Алексей Рындин - Где не было тыла
Вдали показались Сапун–гора, Балаклавские высоты. От шоссе дорога вела на Максимову дачу. Этот путь нам был хорошо знаком. Он связывал–город с Мекензиевыми Горами, с Инкерманом, Бельбеком на севере и Балаклавой на юге. В течение восьми месяцев враг изо дня в день засыпал этот участок снарядами. Воронки, опаленные огнем деревья, развалины и почерневшие скелеты зданий напоминали нам о жарких зимних и летних боях.
Рядом со мной неотступно находился Федор Мороз. Накануне мы дали друг другу слово, пока это возможно не разлучаться, делить трудности плена и, если удастся, вместе бежать.
Вот и Инкерман. Внизу, в ущелье, видны заваленные каменными глыбами штольни, в которых совсем недавно размещался наш медсанбат. Теперь там безлюдно.

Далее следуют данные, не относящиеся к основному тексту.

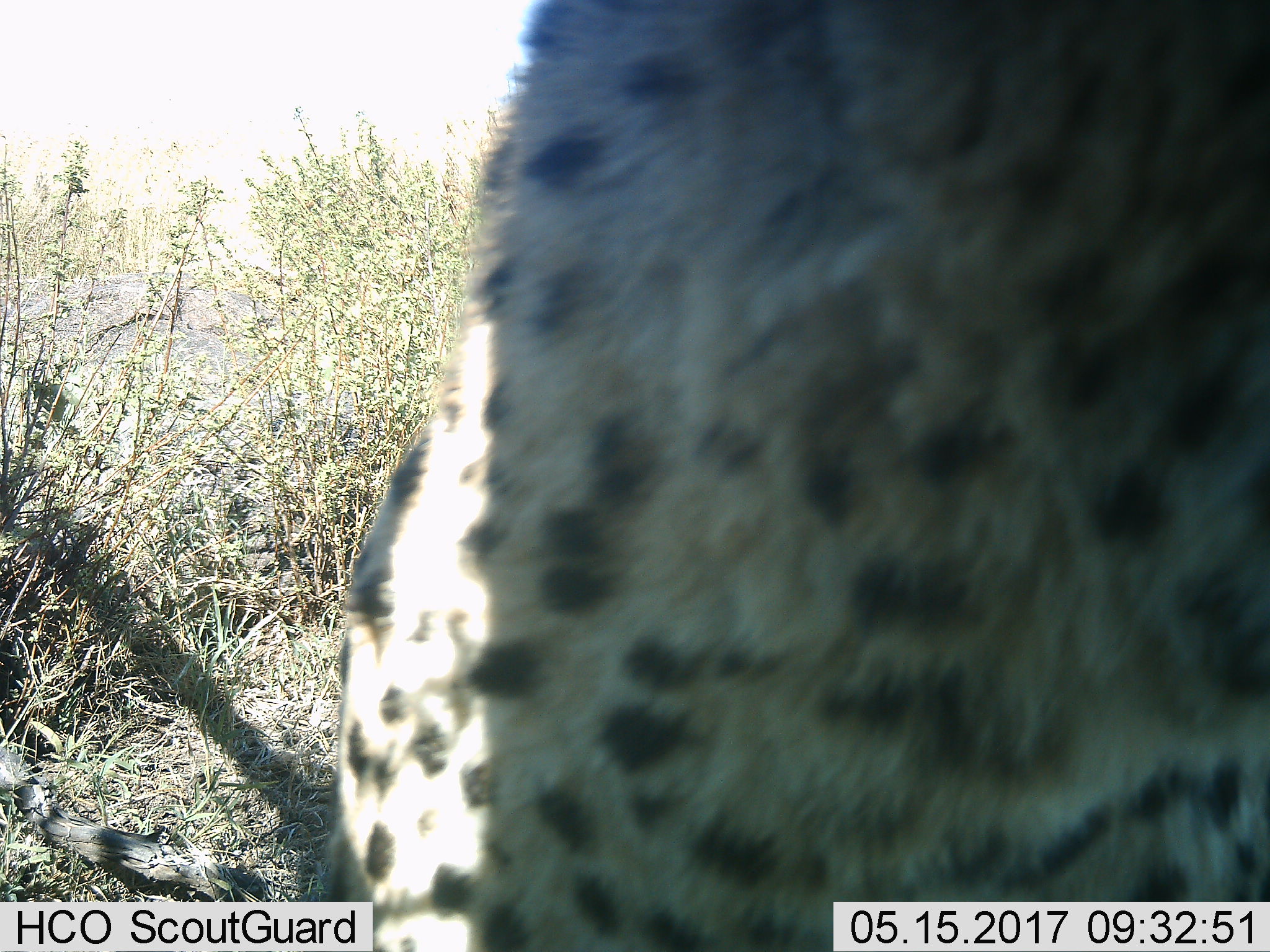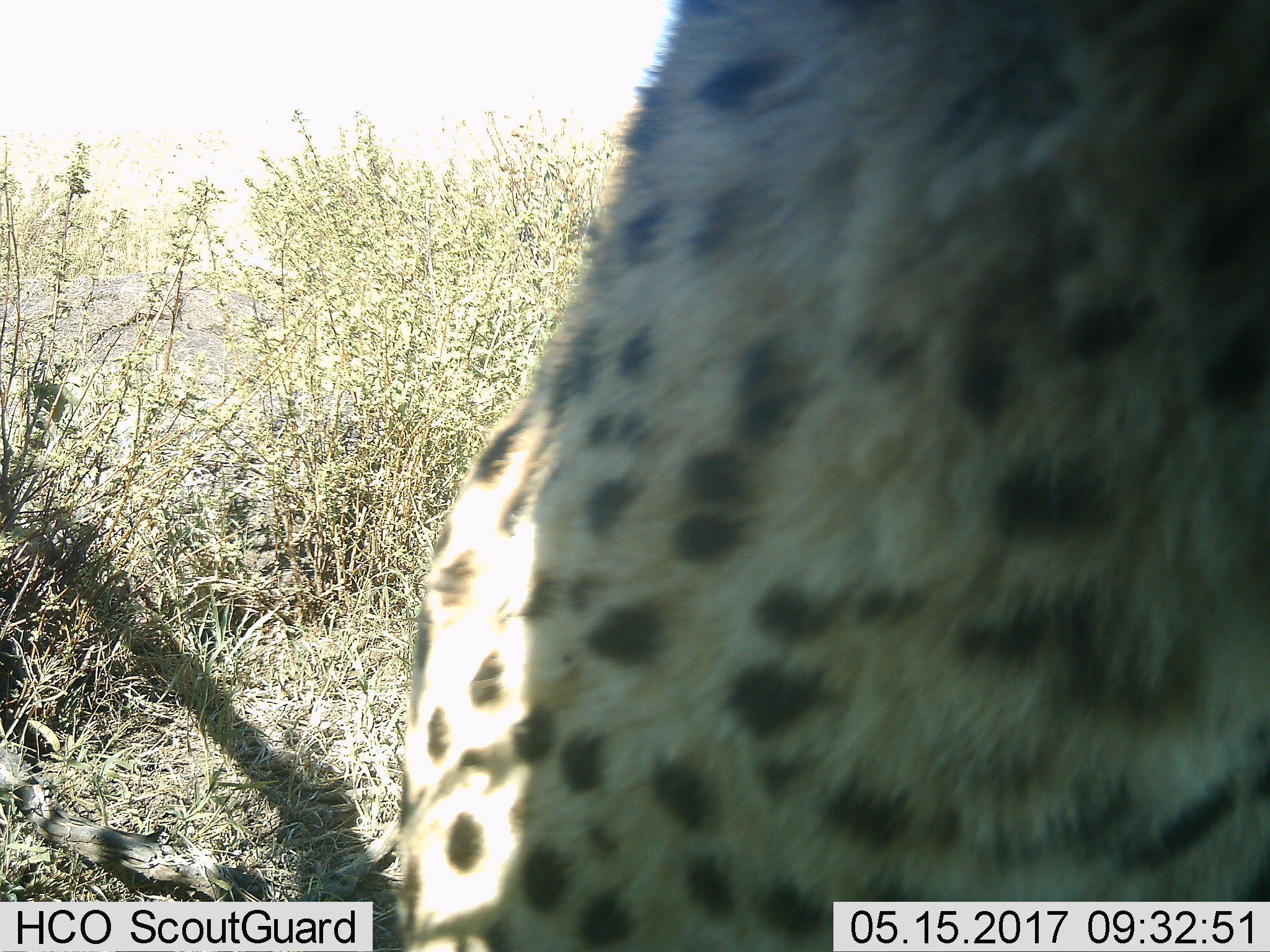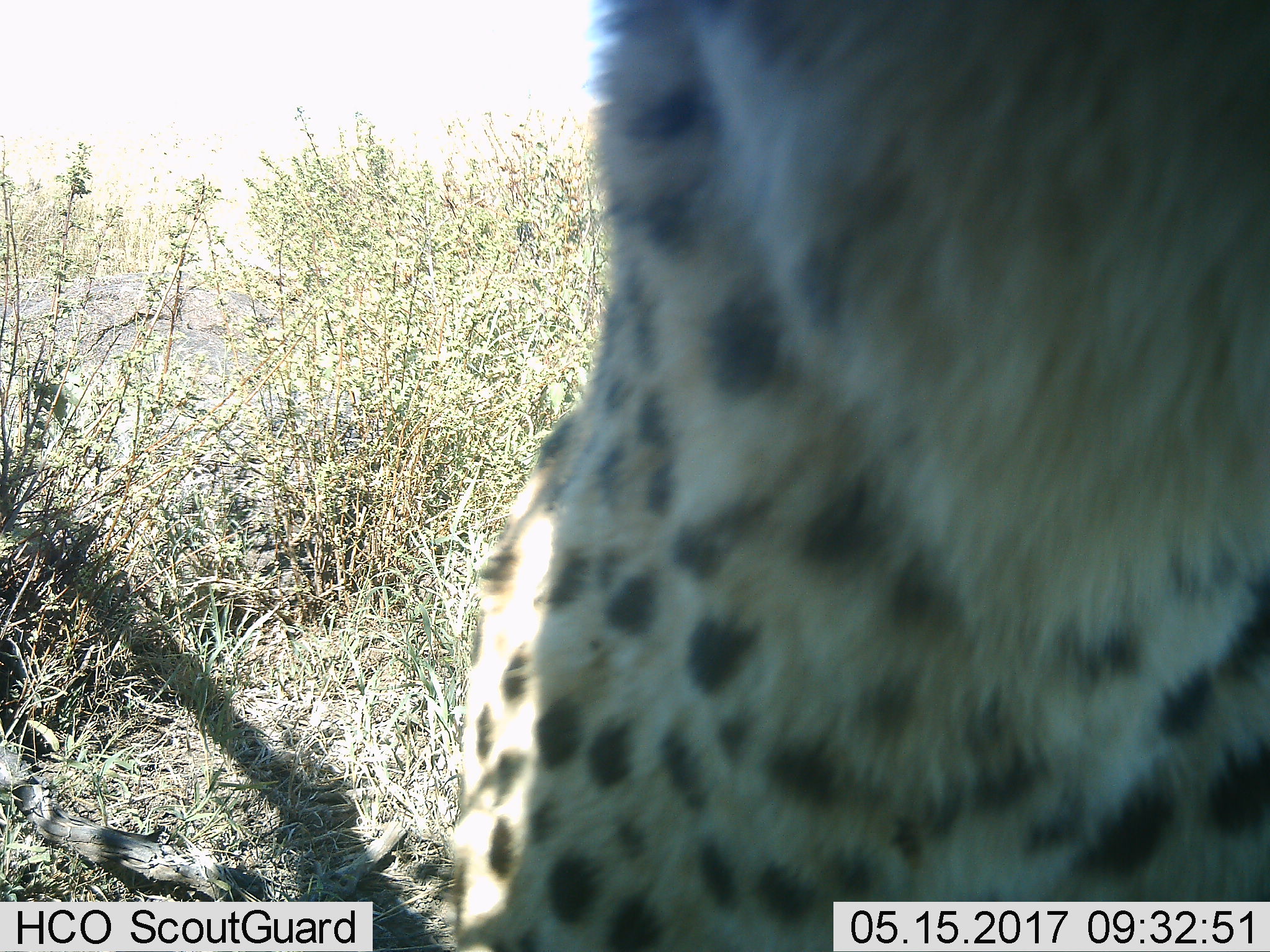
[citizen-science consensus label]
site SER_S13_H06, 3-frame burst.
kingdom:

А вот и Северная бухта. Мертво и тихо на ее берегах.
Далеко в открытом море сиротливо торчат из воды мачты потопленных кораблей. Высокое здание электростанции слепо смотрит на нас черными глазницами пробоин. Недалеко от нее — развороченные бензобаки. Дорога, ведущая в Мартыновский овраг, усеяна глубокими воронками, а выше… Мекензиевы позиции, наши блиндажи…
Не сговариваясь, мы с Федором обернулись, чтобы еще раз глянуть на Сапун–гору, на все, что осталось от Графской пристани, на памятник затопленным кораблям.

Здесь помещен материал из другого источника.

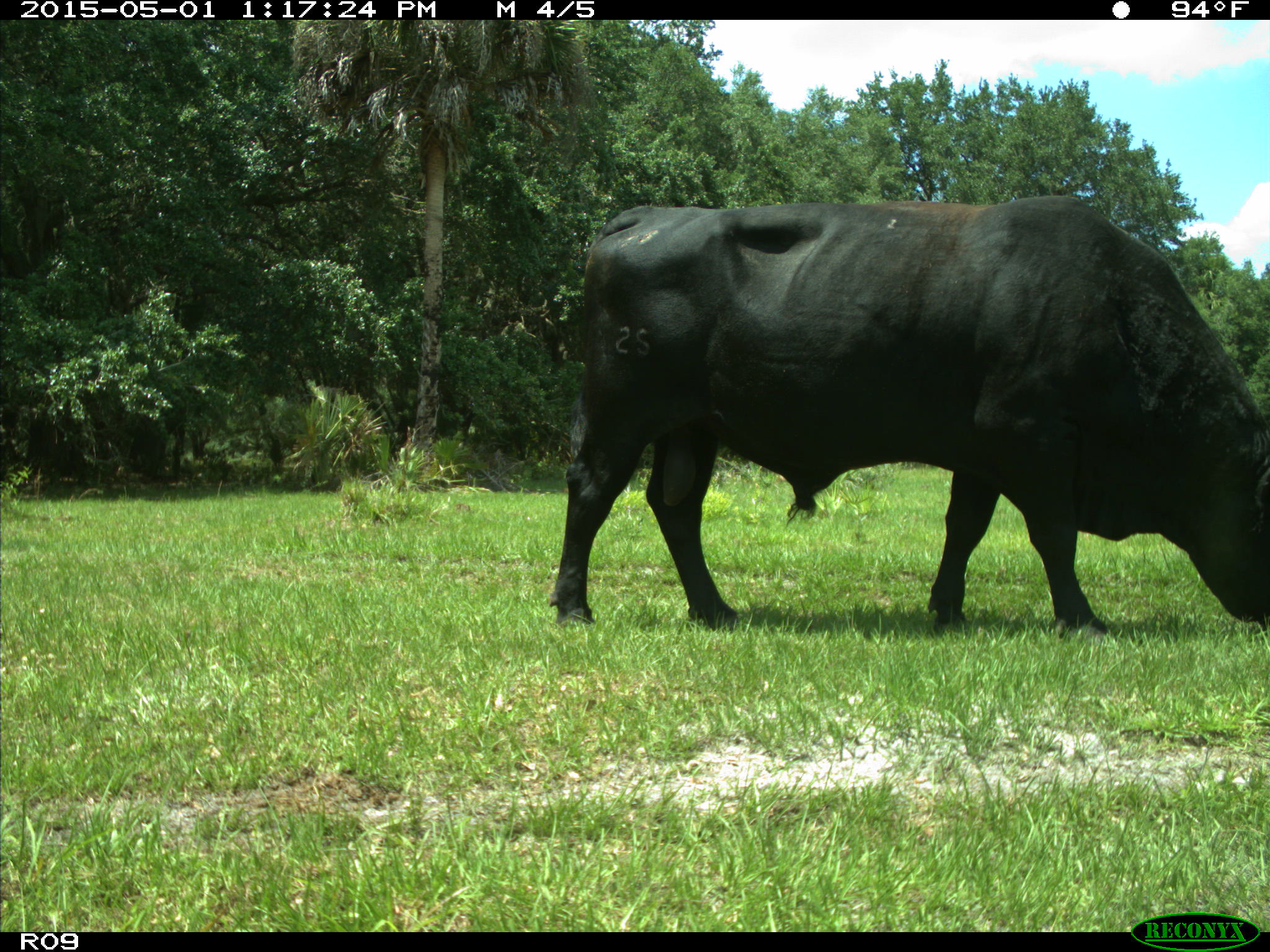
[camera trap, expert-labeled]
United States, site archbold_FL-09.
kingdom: Animalia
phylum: Chordata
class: Mammalia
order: Artiodactyla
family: Bovidae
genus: Bos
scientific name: Bos taurus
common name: domestic cow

Федор с затуманенными от слез глазами произнес:
— До свидания, Севастополь! Мы непременно вернемся…
ШЕСТЬ МЕСЯЦЕВ В ПУТИ
После Севастополя начались мытарства по различным концентрационным лагерям. И это длилось долгих шесть месяцев, полных драматизма и духозной стойкости многих наших людей.
Лагерь в Бахчисарае стал еще одним свидетельством звериной ненависти фашистов к советским военнопленным. Если среди нас и были еще те, кто лелеял какие–то надежды на «западную цивилизацию», то они вскоре смогли убедиться, что фашизм — это вандализм, безграничная жестокость и слепая ненависть ко всему советскому.

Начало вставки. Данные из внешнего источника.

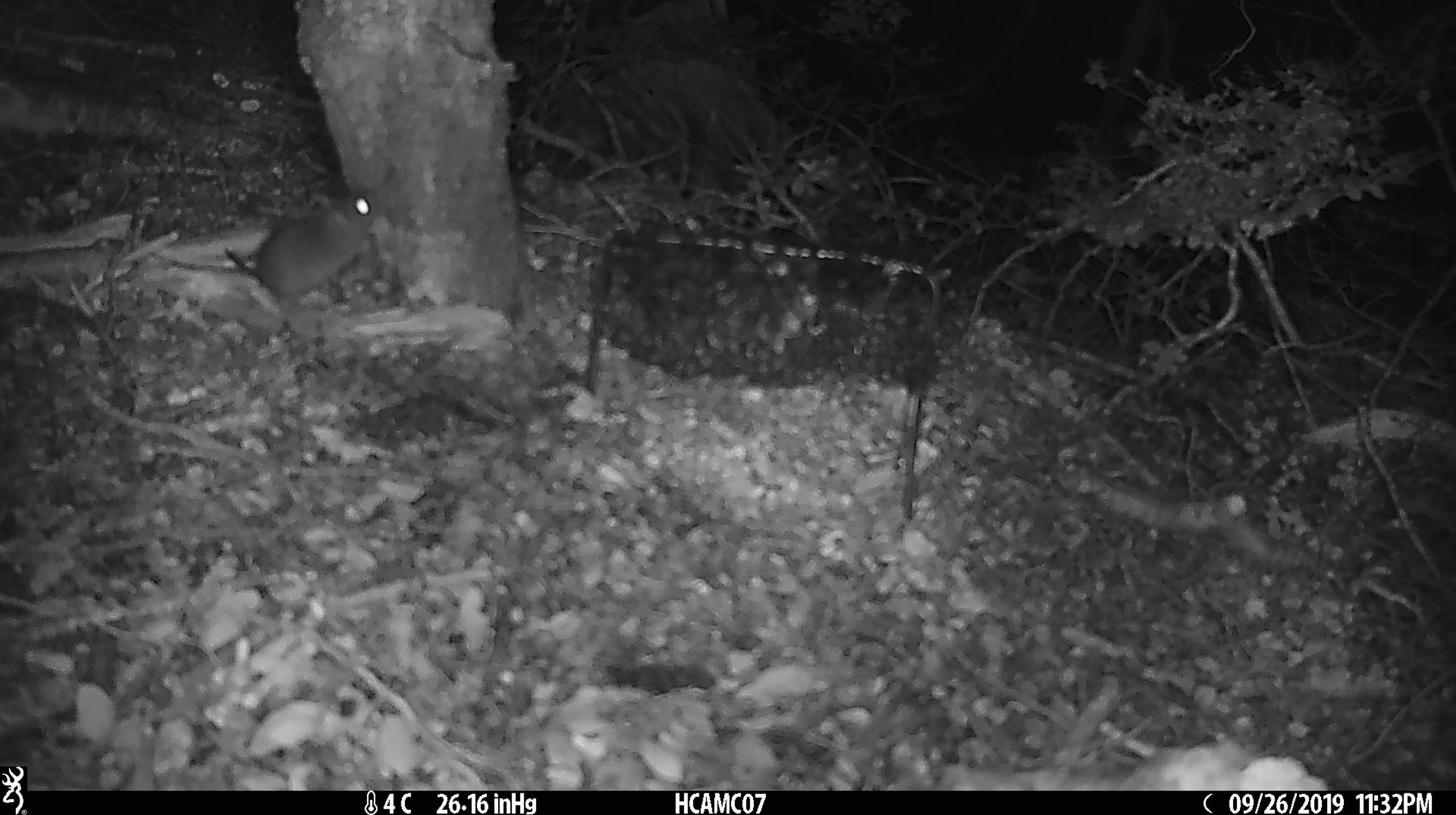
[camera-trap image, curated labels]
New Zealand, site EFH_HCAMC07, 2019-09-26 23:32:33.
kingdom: Animalia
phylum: Chordata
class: Mammalia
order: Rodentia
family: Muridae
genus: Mus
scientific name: Mus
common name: mouse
Mouse (Mus).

…После Бахчисарая вторым пунктом остановки оказался Симферополь, вернее, тюрьма, которая приняла нас как каторжан. Здесь нашу. дневку фашисты использовали не только для учетной регистрации, но и пытались выявить, какими специальностями владеют пленные.. Видимо, предполагалось использовать нас в качестве даровой рабочей силы, но отбор на работы не состоялся.
Однако пребывание нашей колонны в Симферополе^ запомнилось еще и тем, что на станции перед погрузкой в товарные вагоны у нас отобрали пояса и верхнюю одежду. Очевидно, мера эта была придумана фашистами или для предупреждения побегов, или чтобы еще раз морально воздействовать на нас. Начались разговоры об угоне в Германию. Страх расставания с родной землей,, рухнувшие надежды на свободу заполнили все наши мысли: об этом каждый думал уже под стук вагонных колес.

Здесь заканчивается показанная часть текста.